(Stored data)
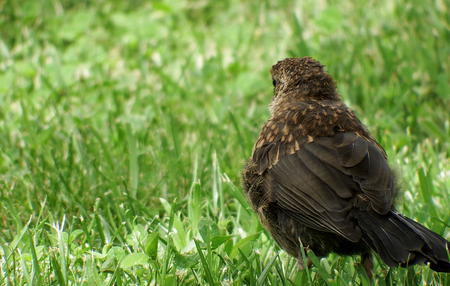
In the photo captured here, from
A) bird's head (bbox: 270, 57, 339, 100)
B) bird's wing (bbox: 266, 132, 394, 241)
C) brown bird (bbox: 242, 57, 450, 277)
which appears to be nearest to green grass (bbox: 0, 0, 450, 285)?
brown bird (bbox: 242, 57, 450, 277)

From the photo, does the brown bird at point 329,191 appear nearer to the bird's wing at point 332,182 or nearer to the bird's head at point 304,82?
the bird's wing at point 332,182

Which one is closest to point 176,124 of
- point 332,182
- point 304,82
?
point 304,82

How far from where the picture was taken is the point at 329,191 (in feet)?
11.7

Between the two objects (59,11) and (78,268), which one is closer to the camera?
(78,268)

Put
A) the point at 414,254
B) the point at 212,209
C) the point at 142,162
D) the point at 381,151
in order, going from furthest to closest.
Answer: the point at 142,162
the point at 212,209
the point at 381,151
the point at 414,254

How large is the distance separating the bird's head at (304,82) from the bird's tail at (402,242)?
1.09 metres

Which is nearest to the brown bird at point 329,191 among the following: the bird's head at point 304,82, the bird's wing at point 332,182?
the bird's wing at point 332,182

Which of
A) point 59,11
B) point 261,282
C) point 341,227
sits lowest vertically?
point 261,282

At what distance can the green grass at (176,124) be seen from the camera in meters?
4.04

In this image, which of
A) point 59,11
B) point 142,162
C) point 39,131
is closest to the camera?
point 142,162

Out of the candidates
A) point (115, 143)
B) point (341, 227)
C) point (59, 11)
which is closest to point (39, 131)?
point (115, 143)

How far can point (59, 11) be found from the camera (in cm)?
796

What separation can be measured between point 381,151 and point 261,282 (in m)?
0.87

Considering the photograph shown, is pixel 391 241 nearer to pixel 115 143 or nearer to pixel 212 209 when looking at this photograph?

- **Goal**: Repeat the entries exactly. Pictures are excluded from the copy.

- **Result of this task**:
In the photo captured here, from
A) bird's head (bbox: 270, 57, 339, 100)
B) bird's wing (bbox: 266, 132, 394, 241)
C) brown bird (bbox: 242, 57, 450, 277)
which appears to be nearest to green grass (bbox: 0, 0, 450, 285)?
brown bird (bbox: 242, 57, 450, 277)

From the photo, does the brown bird at point 329,191 appear nearer to the bird's wing at point 332,182 or nearer to the bird's head at point 304,82?
the bird's wing at point 332,182

Which one is closest to point 176,124 of
- point 332,182
- point 304,82
?
point 304,82

How far from where the picture was taken is the point at 329,191 (in feet)?
11.7

Between the two objects (59,11) and (78,268), which one is closer to the camera?
(78,268)

Put
A) the point at 414,254
B) the point at 212,209
C) the point at 142,162
D) the point at 381,151
in order, going from furthest to closest.
Answer: the point at 142,162
the point at 212,209
the point at 381,151
the point at 414,254

How large is the distance separating the bird's head at (304,82) from the bird's tail at (402,242)?
1.09 metres

Which is nearest to the brown bird at point 329,191 among the following: the bird's head at point 304,82, the bird's wing at point 332,182?
the bird's wing at point 332,182

Which of
A) point 59,11
B) point 261,282
C) point 341,227
sits lowest vertically?
point 261,282

At what distance can the green grass at (176,124) be seen from the camera in meters?
4.04

In this image, which of
A) point 59,11
B) point 142,162
C) point 39,131
is closest to the camera?
point 142,162

Out of the candidates
A) point (115, 143)
B) point (341, 227)
C) point (59, 11)
which is closest to point (39, 131)?
point (115, 143)

How far can point (59, 11) be found from the camera (in cm)?
796

What separation can be measured between point 381,151 and point 261,282 (in m)?
0.87

Considering the photograph shown, is pixel 391 241 nearer to pixel 115 143 or nearer to pixel 212 209 when looking at this photograph?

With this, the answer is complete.